# Baseline: Accuracy of Patroller Reverts (Probable Vandalism)

**Last updated on 15 February 2024**

[TASK: T348862](https://phabricator.wikimedia.org/T348862)

# Contents
1. [Summary](#Summary)
2. [Data Gathering](#Data-Gathering)
3. [Analysis](#Analysis)

## Summary

The following analysis is to determine a baseline for proportion of edits by bots, human patrollers and tool-assisted human patrollers (like [AWB](https://en.wikipedia.org/wiki/Wikipedia:AutoWikiBrowser), [Huggle](https://en.wikipedia.org/wiki/Wikipedia:Huggle)). During evaluation, the baseline will be used as a reference for evaluating the impact of [Automoderator](https://www.mediawiki.org/wiki/Moderator_Tools/Automoderator) later. The [operational definitions](https://phabricator.wikimedia.org/T349083) within the scope of Automoderator are the following:

<u>probable vandalism:</u>
- edit belongs to the content namespace
- edit was reverted within 12 hours
- user is anonymous OR if registered
    - user edit count is less than 15 edits
    - time since user's first edit is less than 48 hours
- revert was made by a different editor

<u>patroller:</u>
- user's having user groups with any of the following permissions on the respective wikis: rollback, review, patrol, block, delete, deleterevision
- OR registered user who have made 150+ content namespace edits and 10+ content namespace reverts<br>(note: for this analysis, we have considered registered users with 150+ edits)

In [20]:
pr_centered('Proportion of Bots, Human Patrollers and Tool-assisted Human Patrollers', True)
pr_centered('to counter potential vandalism')
display_h({
    '': group_reverts_by_assistance(non_bot_reverts)
})

Unnamed: 0_level_0,% Tool-Assisted Humans,% Humans,# Reverts
wiki_db,Unnamed: 1_level_1,Unnamed: 2_level_1,Unnamed: 3_level_1
enwiki,51.21,48.79,1688736
eswiki,2.29,97.71,345225
itwiki,4.92,95.08,231699
frwiki,3.14,96.86,202110
ruwiki,2.23,97.77,192436
dewiki,2.96,97.04,178573
jawiki,1.85,98.15,69556
fawiki,21.49,78.51,64834
zhwiki,2.12,97.88,61800
idwiki,0.86,99.14,39823


# Data-Gathering

## Imports

In [1]:
import pandas as pd
import numpy as np
import wmfdata as wmf
import great_tables as gt

pd.options.display.max_columns = None
from IPython.display import display_html
from IPython.display import display, HTML
from IPython.display import clear_output

import os
import requests
import warnings

In [2]:
from pyspark.sql.functions import udf
from pyspark.sql.types import BooleanType

In [3]:
os.environ.pop('HTTP_PROXY', None)
os.environ.pop('HTTPS_PROXY', None)
os.environ.pop('http_proxy', None)
os.environ.pop('https_proxy', None)

'http://webproxy.eqiad.wmnet:8080'

## spark_session

In [4]:
spark_session = wmf.spark.get_active_session()

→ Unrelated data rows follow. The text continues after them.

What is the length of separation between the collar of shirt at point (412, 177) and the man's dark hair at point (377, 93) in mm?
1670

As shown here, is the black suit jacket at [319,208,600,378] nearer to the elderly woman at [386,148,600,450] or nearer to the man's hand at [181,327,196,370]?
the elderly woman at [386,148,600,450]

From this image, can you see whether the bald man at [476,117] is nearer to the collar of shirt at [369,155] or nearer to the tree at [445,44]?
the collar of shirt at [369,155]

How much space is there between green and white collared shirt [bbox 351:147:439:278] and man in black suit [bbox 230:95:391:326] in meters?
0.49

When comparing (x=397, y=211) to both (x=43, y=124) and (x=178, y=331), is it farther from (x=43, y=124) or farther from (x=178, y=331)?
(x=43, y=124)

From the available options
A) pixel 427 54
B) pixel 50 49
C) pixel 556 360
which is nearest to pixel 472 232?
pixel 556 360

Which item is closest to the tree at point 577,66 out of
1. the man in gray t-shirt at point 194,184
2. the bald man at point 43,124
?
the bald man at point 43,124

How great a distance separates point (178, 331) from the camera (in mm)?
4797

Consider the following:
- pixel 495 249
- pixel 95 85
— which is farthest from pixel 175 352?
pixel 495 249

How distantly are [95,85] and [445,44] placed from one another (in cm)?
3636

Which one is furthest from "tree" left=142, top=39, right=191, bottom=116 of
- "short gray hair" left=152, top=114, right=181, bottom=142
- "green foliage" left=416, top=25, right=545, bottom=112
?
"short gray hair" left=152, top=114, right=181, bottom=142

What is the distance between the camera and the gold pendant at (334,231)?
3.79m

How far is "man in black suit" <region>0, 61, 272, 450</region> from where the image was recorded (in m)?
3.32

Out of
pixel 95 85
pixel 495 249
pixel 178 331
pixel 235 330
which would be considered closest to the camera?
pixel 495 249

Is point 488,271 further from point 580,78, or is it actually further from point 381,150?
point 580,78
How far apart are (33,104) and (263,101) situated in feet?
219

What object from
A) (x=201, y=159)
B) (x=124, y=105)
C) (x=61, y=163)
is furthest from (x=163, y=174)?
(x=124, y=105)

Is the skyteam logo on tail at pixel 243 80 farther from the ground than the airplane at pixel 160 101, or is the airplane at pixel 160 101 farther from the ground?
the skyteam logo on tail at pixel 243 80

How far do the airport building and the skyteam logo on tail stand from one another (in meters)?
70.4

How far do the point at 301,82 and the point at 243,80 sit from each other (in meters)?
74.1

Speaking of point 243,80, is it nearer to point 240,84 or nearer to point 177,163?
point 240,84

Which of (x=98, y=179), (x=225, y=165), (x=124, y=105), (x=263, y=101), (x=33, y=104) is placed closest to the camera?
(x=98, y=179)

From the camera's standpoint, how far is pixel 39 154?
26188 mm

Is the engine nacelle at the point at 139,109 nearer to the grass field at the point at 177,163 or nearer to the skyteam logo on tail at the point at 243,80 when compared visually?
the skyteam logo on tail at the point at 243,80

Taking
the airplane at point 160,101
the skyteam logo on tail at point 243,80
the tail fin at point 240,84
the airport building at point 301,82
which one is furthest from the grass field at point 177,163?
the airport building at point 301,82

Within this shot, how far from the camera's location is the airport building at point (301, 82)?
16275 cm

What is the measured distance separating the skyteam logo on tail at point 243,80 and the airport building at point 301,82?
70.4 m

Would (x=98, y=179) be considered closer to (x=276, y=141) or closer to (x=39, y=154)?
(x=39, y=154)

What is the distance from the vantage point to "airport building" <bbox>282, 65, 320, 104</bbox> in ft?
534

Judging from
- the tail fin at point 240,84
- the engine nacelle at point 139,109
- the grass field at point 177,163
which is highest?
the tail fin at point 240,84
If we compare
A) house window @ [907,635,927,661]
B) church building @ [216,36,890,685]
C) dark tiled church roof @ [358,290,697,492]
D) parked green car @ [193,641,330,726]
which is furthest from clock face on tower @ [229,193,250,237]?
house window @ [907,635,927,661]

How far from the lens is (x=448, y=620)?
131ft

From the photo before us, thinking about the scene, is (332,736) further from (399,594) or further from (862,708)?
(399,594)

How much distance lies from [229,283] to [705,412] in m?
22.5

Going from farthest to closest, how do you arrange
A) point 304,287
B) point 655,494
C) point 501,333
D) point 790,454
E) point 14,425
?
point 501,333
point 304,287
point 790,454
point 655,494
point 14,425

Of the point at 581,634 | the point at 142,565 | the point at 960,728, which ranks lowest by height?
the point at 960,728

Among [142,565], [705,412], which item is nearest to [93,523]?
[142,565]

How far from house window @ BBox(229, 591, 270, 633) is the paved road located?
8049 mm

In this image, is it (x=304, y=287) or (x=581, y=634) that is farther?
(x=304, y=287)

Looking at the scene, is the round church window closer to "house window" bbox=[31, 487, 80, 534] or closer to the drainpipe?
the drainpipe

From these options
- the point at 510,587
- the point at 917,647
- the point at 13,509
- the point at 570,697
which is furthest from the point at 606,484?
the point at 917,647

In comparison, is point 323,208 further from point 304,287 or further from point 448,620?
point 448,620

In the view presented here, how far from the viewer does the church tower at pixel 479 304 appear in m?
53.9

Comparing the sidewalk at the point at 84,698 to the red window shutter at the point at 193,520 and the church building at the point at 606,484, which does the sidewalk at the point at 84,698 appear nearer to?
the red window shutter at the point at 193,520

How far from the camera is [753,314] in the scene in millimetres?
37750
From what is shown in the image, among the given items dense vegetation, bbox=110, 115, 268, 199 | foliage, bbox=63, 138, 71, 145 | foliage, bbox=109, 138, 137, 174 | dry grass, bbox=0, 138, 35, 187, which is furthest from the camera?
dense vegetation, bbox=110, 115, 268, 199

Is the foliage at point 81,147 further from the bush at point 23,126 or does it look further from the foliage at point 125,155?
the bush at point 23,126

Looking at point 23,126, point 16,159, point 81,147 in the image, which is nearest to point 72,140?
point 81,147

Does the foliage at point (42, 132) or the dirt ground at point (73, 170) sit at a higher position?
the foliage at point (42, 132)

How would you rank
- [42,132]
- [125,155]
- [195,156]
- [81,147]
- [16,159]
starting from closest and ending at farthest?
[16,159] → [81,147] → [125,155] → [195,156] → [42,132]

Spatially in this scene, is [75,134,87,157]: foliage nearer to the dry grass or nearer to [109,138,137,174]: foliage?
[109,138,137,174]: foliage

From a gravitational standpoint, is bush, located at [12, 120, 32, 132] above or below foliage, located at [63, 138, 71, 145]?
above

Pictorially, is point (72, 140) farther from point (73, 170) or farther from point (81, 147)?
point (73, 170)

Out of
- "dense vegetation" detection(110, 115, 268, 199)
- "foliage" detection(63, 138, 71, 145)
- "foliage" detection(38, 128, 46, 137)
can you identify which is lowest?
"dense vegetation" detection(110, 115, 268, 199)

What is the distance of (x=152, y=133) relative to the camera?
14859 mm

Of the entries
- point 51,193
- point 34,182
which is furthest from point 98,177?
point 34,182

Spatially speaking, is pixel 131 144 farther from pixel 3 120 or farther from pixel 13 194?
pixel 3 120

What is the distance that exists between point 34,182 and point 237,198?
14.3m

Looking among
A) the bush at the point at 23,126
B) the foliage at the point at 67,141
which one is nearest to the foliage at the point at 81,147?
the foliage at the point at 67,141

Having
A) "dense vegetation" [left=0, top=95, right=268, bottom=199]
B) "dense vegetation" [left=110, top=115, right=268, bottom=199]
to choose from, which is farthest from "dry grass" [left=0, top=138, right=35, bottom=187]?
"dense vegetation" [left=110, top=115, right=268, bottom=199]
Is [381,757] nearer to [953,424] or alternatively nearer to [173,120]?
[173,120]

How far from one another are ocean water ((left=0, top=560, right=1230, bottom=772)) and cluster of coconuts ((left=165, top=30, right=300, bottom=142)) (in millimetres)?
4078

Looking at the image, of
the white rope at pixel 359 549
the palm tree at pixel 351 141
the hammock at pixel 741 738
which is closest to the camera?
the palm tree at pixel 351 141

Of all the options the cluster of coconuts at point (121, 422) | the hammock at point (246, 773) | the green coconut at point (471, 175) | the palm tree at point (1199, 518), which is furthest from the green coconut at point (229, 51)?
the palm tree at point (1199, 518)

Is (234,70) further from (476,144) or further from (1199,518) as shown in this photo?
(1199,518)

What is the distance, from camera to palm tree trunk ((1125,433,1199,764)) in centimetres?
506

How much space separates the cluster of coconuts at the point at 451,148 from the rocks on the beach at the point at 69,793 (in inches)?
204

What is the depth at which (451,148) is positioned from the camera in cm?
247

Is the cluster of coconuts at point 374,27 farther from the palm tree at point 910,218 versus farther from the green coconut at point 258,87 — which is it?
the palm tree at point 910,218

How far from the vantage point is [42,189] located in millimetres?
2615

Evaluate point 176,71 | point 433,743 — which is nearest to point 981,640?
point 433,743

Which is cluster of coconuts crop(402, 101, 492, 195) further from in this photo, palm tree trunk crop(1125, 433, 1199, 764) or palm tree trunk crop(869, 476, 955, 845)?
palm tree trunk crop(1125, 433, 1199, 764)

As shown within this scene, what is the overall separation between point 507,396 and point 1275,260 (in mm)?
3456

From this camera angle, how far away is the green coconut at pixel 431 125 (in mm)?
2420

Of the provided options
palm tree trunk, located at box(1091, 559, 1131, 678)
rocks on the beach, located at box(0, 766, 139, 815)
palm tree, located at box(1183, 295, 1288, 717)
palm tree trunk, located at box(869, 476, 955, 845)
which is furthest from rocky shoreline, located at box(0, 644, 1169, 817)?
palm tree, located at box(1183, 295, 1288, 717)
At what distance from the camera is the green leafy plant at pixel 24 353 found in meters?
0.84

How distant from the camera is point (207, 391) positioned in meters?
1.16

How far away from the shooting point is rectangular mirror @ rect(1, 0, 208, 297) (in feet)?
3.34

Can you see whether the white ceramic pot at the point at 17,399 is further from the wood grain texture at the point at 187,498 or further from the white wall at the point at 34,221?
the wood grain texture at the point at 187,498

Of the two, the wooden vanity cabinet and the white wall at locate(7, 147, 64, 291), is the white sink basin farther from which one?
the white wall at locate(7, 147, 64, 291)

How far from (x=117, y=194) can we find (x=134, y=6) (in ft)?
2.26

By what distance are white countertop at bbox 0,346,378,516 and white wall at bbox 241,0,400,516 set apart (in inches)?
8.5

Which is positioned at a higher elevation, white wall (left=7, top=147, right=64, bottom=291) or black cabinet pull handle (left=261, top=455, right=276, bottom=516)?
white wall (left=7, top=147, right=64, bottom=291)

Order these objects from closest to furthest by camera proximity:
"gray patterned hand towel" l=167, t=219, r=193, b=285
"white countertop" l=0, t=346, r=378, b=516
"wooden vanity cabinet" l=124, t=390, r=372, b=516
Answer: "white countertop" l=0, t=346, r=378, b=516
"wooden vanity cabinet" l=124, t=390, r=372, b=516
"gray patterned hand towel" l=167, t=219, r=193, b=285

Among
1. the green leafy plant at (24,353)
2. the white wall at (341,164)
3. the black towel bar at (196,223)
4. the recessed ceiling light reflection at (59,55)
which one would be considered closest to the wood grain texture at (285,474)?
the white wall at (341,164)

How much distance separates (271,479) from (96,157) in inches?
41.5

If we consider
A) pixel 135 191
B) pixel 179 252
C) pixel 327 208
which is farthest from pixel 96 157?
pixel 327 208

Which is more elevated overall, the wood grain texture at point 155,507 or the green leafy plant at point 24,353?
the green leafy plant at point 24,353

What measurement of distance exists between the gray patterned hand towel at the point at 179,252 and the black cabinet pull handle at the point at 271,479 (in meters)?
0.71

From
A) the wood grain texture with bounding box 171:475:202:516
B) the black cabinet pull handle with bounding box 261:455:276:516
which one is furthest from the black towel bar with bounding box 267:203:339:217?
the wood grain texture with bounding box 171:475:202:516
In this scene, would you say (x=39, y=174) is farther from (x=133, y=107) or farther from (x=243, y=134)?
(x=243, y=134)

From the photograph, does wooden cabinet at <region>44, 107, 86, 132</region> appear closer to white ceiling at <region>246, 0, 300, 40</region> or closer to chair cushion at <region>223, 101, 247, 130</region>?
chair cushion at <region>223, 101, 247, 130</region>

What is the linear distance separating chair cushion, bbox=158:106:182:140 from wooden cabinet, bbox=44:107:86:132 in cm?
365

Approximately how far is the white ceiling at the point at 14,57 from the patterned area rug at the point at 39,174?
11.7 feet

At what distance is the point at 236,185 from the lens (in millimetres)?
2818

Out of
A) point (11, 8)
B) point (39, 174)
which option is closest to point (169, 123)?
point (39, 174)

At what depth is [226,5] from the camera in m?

if type(spark_session) != type(None):
    spark_session.stop()
else:
    print('no active session')

no active session


In [5]:
spark_session = wmf.spark.create_custom_session(
    master="yarn",
    app_name='counter-vandalism-assistance',
    spark_config={
        "spark.driver.memory": "6g",
        "spark.dynamicAllocation.maxExecutors": 64,
        "spark.executor.memory": "16g",
        "spark.executor.cores": 4,
        "spark.sql.shuffle.partitions": 256,
        "spark.driver.maxResultSize": "2g"
        
    }
)

clear_output()

spark_session.sparkContext.setLogLevel("ERROR")
spark_session

## functions

In [6]:
# prints a string at center of the output, bold if needed
def pr_centered(content, bold=False):
    if bold:
        content = f"<b>{content}</b>"
    
    centered_html = f"<div style='text-align:center'>{content}</div>"
    
    display(HTML(centered_html))


# display dataframes horizontally with title for each
def display_h(frames, space=100):
    html = ""
    
    for key in frames.keys():
        html_df =f'<div>{key} {frames[key]._repr_html_()}</div>'
        html += html_df
        
    html = f"""
    <div style="display:flex; justify-content: space-evenly;">
    {html}
    </div>"""
    
    display_html(html, raw=True)

## query

In [7]:
mwh_snapshot = '2024-01'

lang_list = ['en', 'es', 'ja', 'de', 'fr', 'ru', 'zh', 'it', 'pt', 'fa', 'id']
wikis_list = [f'{lang}wiki' for lang in lang_list]
wikis_sql = wmf.utils.sql_tuple(wikis_list)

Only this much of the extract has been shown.